SELEZIONE =
* * * * * * *

Un’altra fermentazione dopo quella alcolica svolge la maggior parte dei vini: la fermentazione malolattica, ovvero la trasformazione dell’acido malico presente nel frutto quindi nel mosto, nell’acido lattico presente nel vino. Nella vinificazione in bianco la fermentazione malolattica può essere naturalmente impedita agendo sulla temperatura del mosto in fermentazione. Pressoché tutti i vini rossi svolgono invece la malolattica sul finire della fermentazione alcolica, oppure nella primavera successiva, all’innalzarsi della temperatura di cantina. I batteri malolattici addetti a questa fermentazione e naturalmente contenuti nel vino, sono infatti termosensibili: la loro azione abbisogna di tepore. Un efficace indicatore della qualità dalla fermentazione in corso è la quantità di schiuma prodotta in superficie dal mosto in trasformazione: minore la schiuma, più integro il vino.

* * * * * * *

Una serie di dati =
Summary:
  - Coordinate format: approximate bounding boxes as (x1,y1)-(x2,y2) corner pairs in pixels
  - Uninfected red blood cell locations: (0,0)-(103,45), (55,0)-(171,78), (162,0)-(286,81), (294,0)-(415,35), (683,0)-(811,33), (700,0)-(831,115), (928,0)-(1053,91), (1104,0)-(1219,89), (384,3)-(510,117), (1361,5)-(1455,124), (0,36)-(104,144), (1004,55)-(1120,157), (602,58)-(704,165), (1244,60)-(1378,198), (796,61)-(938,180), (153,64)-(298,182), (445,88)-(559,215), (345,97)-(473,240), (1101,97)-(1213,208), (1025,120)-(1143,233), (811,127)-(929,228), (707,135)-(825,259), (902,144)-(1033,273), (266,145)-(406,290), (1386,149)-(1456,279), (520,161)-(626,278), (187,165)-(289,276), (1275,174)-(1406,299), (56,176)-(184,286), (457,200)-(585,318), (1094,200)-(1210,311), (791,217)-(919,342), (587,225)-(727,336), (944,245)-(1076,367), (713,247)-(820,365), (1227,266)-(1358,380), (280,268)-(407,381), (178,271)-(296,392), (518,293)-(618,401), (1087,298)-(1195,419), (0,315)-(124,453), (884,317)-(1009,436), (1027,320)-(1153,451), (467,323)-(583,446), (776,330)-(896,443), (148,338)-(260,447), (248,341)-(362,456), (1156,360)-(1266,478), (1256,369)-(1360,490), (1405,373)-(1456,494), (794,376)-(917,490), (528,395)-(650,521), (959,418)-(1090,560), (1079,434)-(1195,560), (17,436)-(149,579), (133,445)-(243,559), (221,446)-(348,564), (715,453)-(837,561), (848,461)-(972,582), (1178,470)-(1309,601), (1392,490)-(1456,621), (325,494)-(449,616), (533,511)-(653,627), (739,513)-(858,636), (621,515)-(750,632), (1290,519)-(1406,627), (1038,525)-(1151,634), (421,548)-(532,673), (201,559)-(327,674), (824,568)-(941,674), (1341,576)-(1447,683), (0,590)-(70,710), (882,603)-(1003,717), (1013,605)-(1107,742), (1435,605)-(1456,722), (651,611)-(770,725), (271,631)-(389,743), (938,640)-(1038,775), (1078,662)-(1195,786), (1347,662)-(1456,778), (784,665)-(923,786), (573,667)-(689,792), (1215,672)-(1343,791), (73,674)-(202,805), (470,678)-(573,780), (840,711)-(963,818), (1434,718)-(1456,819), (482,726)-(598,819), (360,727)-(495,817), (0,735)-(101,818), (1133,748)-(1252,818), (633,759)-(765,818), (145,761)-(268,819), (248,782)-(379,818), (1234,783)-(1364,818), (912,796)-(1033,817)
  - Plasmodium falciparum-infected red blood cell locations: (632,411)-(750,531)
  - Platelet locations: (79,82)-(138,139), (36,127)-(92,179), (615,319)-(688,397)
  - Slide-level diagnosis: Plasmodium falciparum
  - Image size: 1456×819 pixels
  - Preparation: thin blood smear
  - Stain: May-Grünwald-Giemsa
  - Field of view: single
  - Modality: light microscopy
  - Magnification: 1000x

* * * * * * *

ATTIVITÀ DA SVOLGERE =
A – Trascrivi testualmente il passo sulla fermentazione malolattica da "Un’altra fermentazione dopo" fino a "integro il vino." incluso.
B – Indica se ciascuna affermazione concorda con il passo sulla fermentazione malolattica, rispondendo sì o no e citando testualmente le parole decisive.
(i) Nella vinificazione in bianco la fermentazione malolattica può essere impedita intervenendo sulla temperatura del mosto.
(ii) I batteri malolattici agiscono meglio a basse temperature.
(iii) Una maggiore quantità di schiuma in superficie indica un vino più integro.
I dati non hanno alcun ruolo in questo lavoro.

RISPOSTE CORRETTE =
A –
Un’altra fermentazione dopo quella alcolica svolge la maggior parte dei vini: la fermentazione malolattica, ovvero la trasformazione dell’acido malico presente nel frutto quindi nel mosto, nell’acido lattico presente nel vino. Nella vinificazione in bianco la fermentazione malolattica può essere naturalmente impedita agendo sulla temperatura del mosto in fermentazione. Pressoché tutti i vini rossi svolgono invece la malolattica sul finire della fermentazione alcolica, oppure nella primavera successiva, all’innalzarsi della temperatura di cantina. I batteri malolattici addetti a questa fermentazione e naturalmente contenuti nel vino, sono infatti termosensibili: la loro azione abbisogna di tepore. Un efficace indicatore della qualità dalla fermentazione in corso è la quantità di schiuma prodotta in superficie dal mosto in trasformazione: minore la schiuma, più integro il vino.

B –
(i) Sì: "Nella vinificazione in bianco la fermentazione malolattica può essere naturalmente impedita agendo sulla temperatura del mosto in fermentazione."
(ii) No: "sono infatti termosensibili: la loro azione abbisogna di tepore."
(iii) No: "minore la schiuma, più integro il vino."